* [Text under study]
Growing up in China, Yiyun Li devoured the works of American fiction writers. Nowadays, the 2010 MacArthur Foundation “genius” grant winner not only creates her own compelling fictional characters, but her stories have also vaulted her to the top of the heap among critically acclaimed American authors.
Such accomplishments are even more impressive because Li’s career was so unexpected and unlikely. With plans of becoming a researcher, she came to the United States in 1996 to pursue a doctorate in immunology at the University of Iowa. Just for fun, she also took an eight-week, not-for-credit writing class catering primarily to middle-aged and older adults for whom writing was a hobby.
Impressed with Li’s raw talent, the instructor encouraged Li to continue pursuing short stories and novels beyond that single class. As the young woman crept closer to finishing her graduate studies, she realized how badly she wanted to become a writer rather than a scientist and abruptly changed course, eventually enrolling in the Iowa Writers’ Workshop, arguably the most respected U.S. program that nurtures emerging authors.

* [Task set]
- a) List every organization or institution named in the profile of Yiyun Li.
- b) Continue the profile of Yiyun Li from the end of its last sentence.
These data come from a separate source.

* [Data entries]
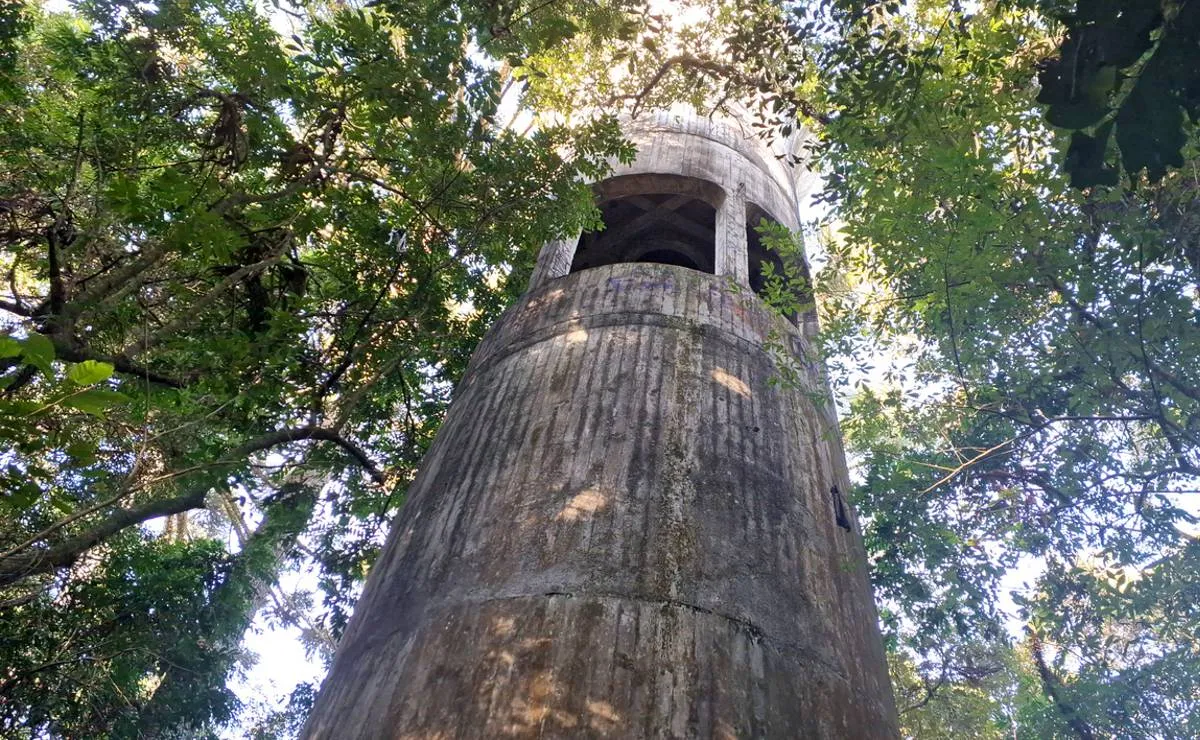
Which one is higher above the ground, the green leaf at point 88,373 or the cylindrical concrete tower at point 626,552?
the cylindrical concrete tower at point 626,552

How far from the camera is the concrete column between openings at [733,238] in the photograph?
28.6 feet

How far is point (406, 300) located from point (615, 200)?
4.21 m

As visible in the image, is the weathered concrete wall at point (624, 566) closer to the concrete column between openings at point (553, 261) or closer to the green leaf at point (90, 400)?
the concrete column between openings at point (553, 261)

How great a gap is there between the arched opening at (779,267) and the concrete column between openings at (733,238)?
0.20m

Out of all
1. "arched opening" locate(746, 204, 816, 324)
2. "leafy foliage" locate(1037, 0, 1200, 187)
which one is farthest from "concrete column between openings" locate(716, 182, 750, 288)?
"leafy foliage" locate(1037, 0, 1200, 187)

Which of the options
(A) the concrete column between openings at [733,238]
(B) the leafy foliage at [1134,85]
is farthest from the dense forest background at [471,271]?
(A) the concrete column between openings at [733,238]

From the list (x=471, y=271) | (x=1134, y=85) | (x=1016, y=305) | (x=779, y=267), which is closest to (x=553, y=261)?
(x=471, y=271)

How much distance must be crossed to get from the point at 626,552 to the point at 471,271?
621cm

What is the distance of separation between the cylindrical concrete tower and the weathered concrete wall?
0.6 inches

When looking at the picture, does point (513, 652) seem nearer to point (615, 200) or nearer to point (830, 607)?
point (830, 607)

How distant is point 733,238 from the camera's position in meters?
9.56

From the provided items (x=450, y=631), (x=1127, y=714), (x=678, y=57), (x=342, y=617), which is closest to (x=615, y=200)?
(x=678, y=57)

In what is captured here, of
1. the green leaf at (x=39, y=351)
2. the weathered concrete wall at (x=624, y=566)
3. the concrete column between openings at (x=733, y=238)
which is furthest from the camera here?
the concrete column between openings at (x=733, y=238)

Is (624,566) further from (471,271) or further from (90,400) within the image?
(471,271)
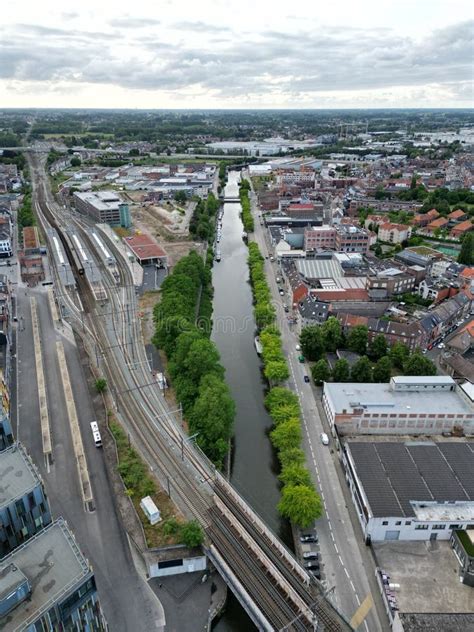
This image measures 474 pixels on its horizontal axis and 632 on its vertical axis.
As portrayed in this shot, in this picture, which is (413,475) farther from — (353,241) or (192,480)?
(353,241)

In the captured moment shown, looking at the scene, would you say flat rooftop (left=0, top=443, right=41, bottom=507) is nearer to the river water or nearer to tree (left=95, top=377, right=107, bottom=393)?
the river water

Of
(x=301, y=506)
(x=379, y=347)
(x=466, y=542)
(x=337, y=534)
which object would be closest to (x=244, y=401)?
(x=379, y=347)

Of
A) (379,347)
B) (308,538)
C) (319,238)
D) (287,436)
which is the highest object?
(319,238)

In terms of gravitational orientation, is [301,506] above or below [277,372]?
below

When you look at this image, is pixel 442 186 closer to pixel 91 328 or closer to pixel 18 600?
pixel 91 328

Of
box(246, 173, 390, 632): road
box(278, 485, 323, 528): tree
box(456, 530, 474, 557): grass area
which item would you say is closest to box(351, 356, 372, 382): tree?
box(246, 173, 390, 632): road

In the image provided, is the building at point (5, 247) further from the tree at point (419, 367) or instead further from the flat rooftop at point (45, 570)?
the tree at point (419, 367)

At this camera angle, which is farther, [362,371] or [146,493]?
[362,371]

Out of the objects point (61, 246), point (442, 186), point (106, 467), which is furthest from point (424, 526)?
point (442, 186)
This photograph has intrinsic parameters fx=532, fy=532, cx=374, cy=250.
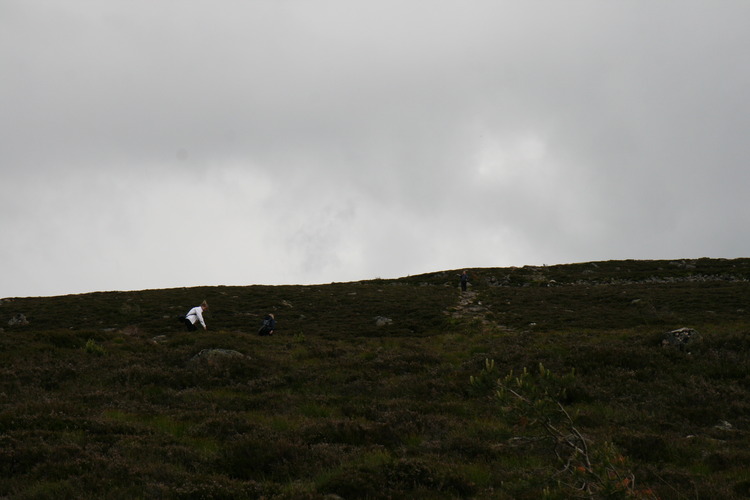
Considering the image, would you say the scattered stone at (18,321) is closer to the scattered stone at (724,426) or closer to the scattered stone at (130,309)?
the scattered stone at (130,309)

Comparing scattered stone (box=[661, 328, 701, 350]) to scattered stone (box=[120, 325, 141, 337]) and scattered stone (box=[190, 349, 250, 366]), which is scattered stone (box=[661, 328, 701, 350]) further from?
scattered stone (box=[120, 325, 141, 337])

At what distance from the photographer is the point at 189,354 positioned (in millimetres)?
18328

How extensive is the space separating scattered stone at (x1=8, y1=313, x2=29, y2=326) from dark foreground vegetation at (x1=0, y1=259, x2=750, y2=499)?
6185mm

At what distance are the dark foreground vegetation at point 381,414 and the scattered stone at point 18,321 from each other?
20.3ft

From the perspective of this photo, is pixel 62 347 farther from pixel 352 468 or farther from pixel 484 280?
pixel 484 280

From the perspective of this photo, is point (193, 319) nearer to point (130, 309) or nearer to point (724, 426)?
point (130, 309)

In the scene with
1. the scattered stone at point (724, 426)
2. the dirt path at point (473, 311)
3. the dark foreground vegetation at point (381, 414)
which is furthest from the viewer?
the dirt path at point (473, 311)

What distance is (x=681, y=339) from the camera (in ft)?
55.5

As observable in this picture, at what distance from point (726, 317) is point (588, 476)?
27221 mm

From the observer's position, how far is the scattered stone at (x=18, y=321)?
98.7ft

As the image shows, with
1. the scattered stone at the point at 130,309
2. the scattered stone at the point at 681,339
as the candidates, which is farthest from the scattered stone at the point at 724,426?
the scattered stone at the point at 130,309

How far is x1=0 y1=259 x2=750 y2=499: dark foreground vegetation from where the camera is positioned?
7.43 m

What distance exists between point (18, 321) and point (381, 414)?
2757 cm

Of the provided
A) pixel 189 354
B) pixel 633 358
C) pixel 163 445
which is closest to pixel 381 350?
pixel 189 354
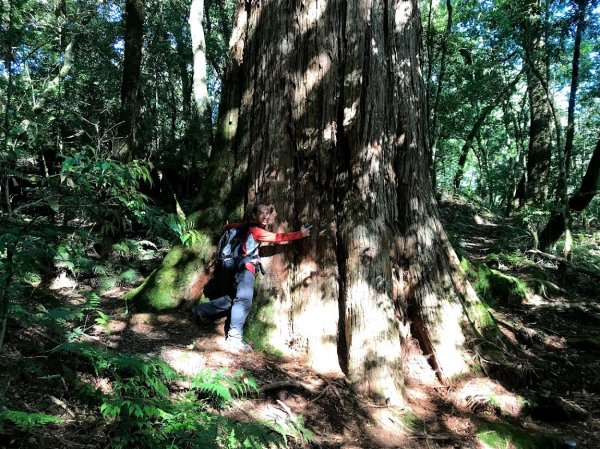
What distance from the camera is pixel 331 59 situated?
5.34 m

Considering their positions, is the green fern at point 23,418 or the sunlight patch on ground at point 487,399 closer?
the green fern at point 23,418

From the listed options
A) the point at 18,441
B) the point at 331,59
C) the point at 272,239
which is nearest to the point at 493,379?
the point at 272,239

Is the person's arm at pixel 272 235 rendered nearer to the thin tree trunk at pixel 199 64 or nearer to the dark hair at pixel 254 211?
the dark hair at pixel 254 211

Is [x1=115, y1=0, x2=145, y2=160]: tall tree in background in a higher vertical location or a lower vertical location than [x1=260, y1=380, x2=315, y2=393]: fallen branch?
higher

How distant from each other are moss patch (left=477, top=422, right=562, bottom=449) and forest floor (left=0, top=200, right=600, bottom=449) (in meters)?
0.03

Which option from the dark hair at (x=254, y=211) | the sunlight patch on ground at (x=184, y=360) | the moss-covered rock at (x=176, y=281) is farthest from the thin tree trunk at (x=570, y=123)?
the sunlight patch on ground at (x=184, y=360)

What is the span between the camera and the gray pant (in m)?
5.02

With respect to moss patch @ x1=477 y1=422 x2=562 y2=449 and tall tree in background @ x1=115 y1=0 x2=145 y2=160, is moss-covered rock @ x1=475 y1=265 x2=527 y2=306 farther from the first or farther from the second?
tall tree in background @ x1=115 y1=0 x2=145 y2=160

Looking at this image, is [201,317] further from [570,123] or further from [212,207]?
[570,123]

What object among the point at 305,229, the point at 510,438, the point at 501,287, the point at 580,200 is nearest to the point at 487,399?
the point at 510,438

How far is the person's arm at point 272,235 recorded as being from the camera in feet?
16.7

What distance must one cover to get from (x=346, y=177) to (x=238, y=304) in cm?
202

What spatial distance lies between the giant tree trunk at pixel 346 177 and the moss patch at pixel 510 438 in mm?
837

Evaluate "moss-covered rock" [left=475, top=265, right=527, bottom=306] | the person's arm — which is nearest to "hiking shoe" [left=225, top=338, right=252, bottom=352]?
the person's arm
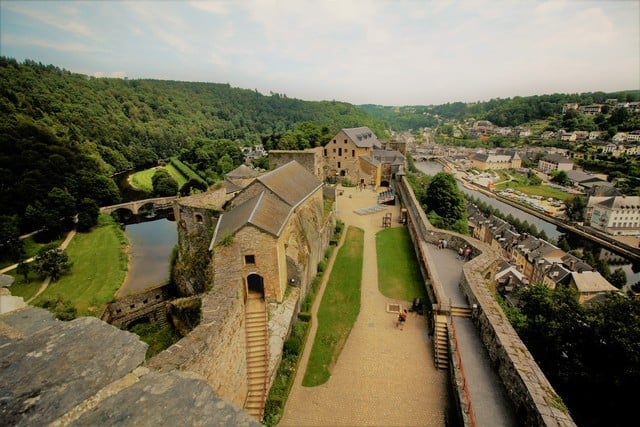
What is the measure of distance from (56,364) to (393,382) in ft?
41.3

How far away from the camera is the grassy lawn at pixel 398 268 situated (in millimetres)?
18406

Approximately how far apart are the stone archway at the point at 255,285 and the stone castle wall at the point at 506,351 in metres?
8.40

* [Results for each task]
- a)
MacArthur Foundation
University of Iowa
Iowa Writers' Workshop

- b)
Li has gained fame dramatizing the effects of late-20th-century China’s sweeping social changes by exploring the lives of everyday people through suspense, depth and beauty in which history, politics and folklore intersect the human condition. Her fictional characters transcend race and geography, critics say, resonating with Americans who imagine what it might be like to live under an authoritarian regime. One story, for instance, features an elderly widow lacking a pension from her bankrupt garment factory. In another, a young man who resembles Chairman Mao becomes an impersonator of the latter but eventually winds up a self-castrated social outcast.
Li’s 2005 debut collection, A Thousand Years of Good Prayers, won the Frank O’Connor International Short Story Award, the PEN/Hemingway Award and the Guardian First Book Award, among others. Her 2009 novel, The Vagrants, and her second collection, Gold Boy, Emerald Girl, published last September, also scored high praise among critics.
“Students admire her way, not just of leading them through meanings in fiction, but of revealing to them the ways authors pull off their tricks,” says Dr. Scott Simmon, chairman of the UC Davis English department, where Li is an associate professor. “She treats her (story) characters with great compassion and yet never lets us lose sight of the comedy in their plights. That Yiyun does this in her second language is all the more remarkable.”
Ironically, Li, a married mother of two, has never written fiction in Chinese, having had to, like so many others in China, self-censor her opinions. She lived through the bloody 1989 Tiananmen Square protests in Beijing; her parents locked her bedroom to keep her safe. But she read English-language authors such as Charles Dickens, Virginia Woolf and Alice Walker, sparking her imagination of what storytelling could be like. Li hopes the $500,000 unrestricted MacArthur award allows her to spend more time writing and less time teaching.
“I’m not 24/7,” says Li. “Students send e-mail at midnight and expect replies right away. I make it clear that we have boundaries.”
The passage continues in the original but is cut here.